When I started "Drupal for Humanists", I had plans to leave UChicago for another job at another institution, but the timing of the departure and the direction I was headed both changed in the six months that followed. What I didn't realize was the profound impact that a place can have on your life. It's not an entirely comfortable thought for those of us whose careers require going wherever there's a job, rather than making the choice about where you want to live. The way we often talk about things, you'd think that a life is defined first and foremost by the work one does, and everything else amounts to inconsequential details, which you might only notice on those rare occasions when you're not behind a book or computer, working on your intellectual pursuits.
Imagine, then, my culture shock when-- in my first week at Berkeley-- I tell my boss I'll be sending him a revised draft of a grant proposal that evening, and he cheerfully replies that he'll take a look in the morning, because he's going to the forge after work to turn a steel rod into some handcrafted nails for his kitchen remodeling. Not only is there a forge nearby that anyone can use after taking a few classes (which is pretty amazing), but even more remarkable, people feel no shame in revealing that work isn't their first priority in all circumstances.
As that strange behavior has started to seem more normal, I've found myself taking a serious look at all the projects I've gotten myself involved in, and making deliberate choices about what to continue doing, and where I need to wrap up my work and move on. Sometimes this has led to awkward conversations, but it's liberating to feel like I've chosen how I spend time, rather than feeling drowned by obligations where I can't even clearly articulate for myself who I have the obligation to, exactly, or why-- and that includes AcWriMo.

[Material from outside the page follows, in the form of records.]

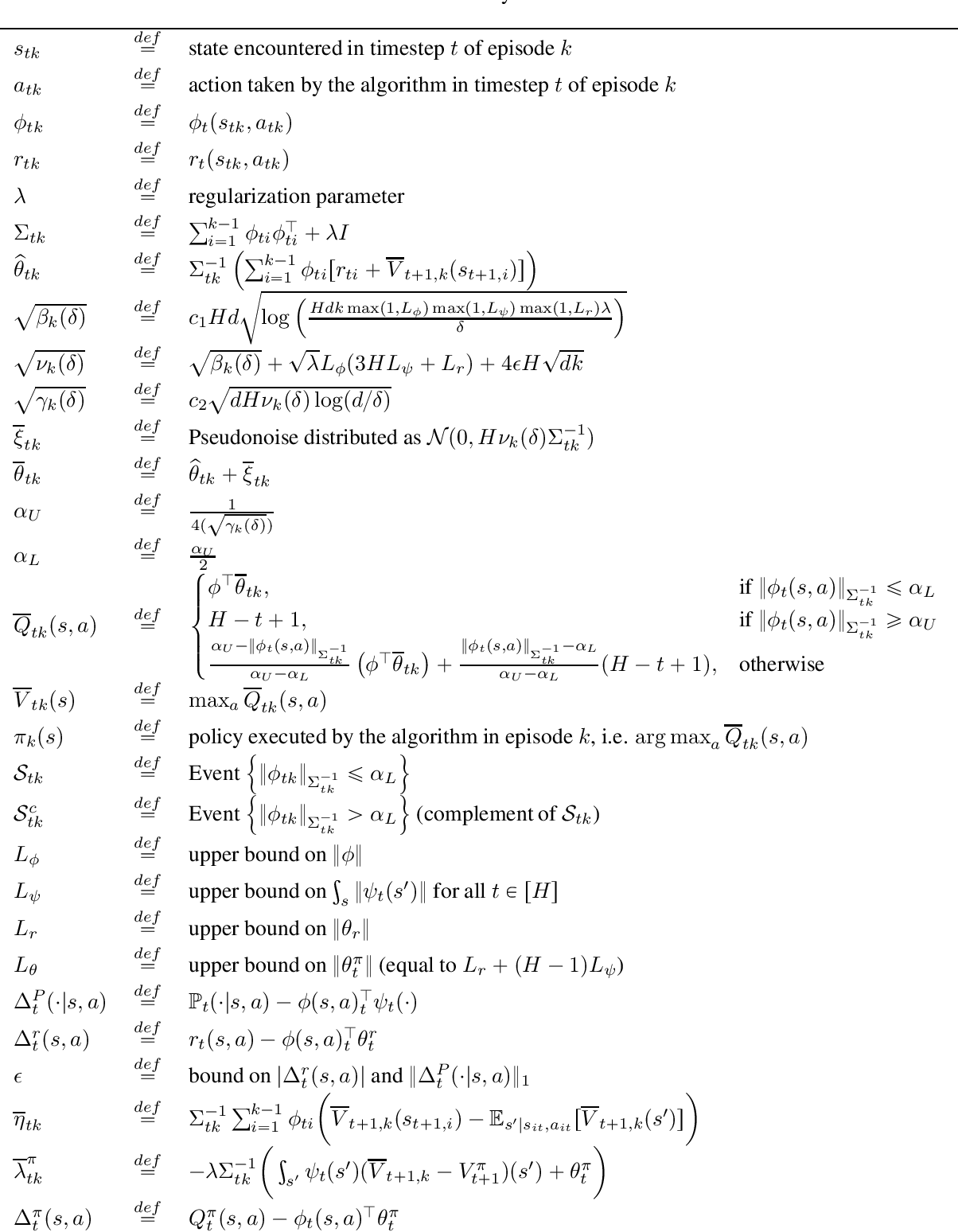 Figure 1 for Frequentist Regret Bounds for Randomized Least-Squares Value Iteration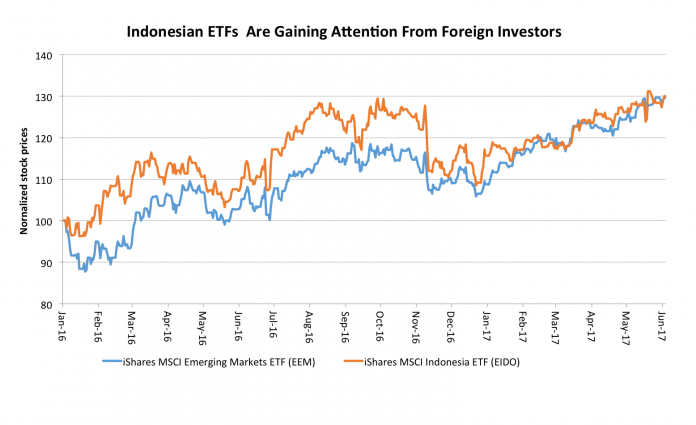 As Indonesia's Sovereign Debt Gets Upgraded, $5 Billion Worth of Inflows Expected 1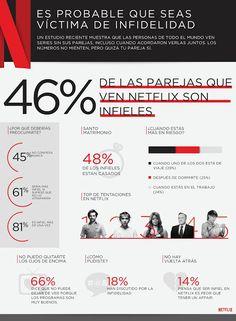 Infidelidad en Netflix: las parejas argentinas son las más leales de Latinoamérica   Un nuevo estudio revela que el 46% de las parejas de todo el mundo se adelantan al otro al seguir una serie y la mayoría solo planea engañar más. Datos locales revelan que los argentinos no son de los más traidores.  Un nuevo estudio revela que el 46% de las parejas de todo el mundo se adelantan al otro al seguir una serie y la mayoría solo planea engañar más. Datos locales revelan que los argentinos no son…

I continue to be reminded that "Drupal for Humanists" is, indeed, something I honestly want to do. I've also discovered that the early mornings are the best times for me to reliably make progress on it. That said, there are other things that require attention in the morning, and I'm still working on finding the optimal balance. I'll keep writing, but the sustained monomania necessary for making a huge leap forward on the project just wasn't worth missing out on taking long walks through the neighborhood, smelling flowers, marveling at protesters, sewing things for myself and others, enjoying New Orleans, visiting family for Thanksgiving, making the apartment festive to match the city. I completely failed AcWriMo, but I had a wonderful November, and I don't feel the least bit bad about it.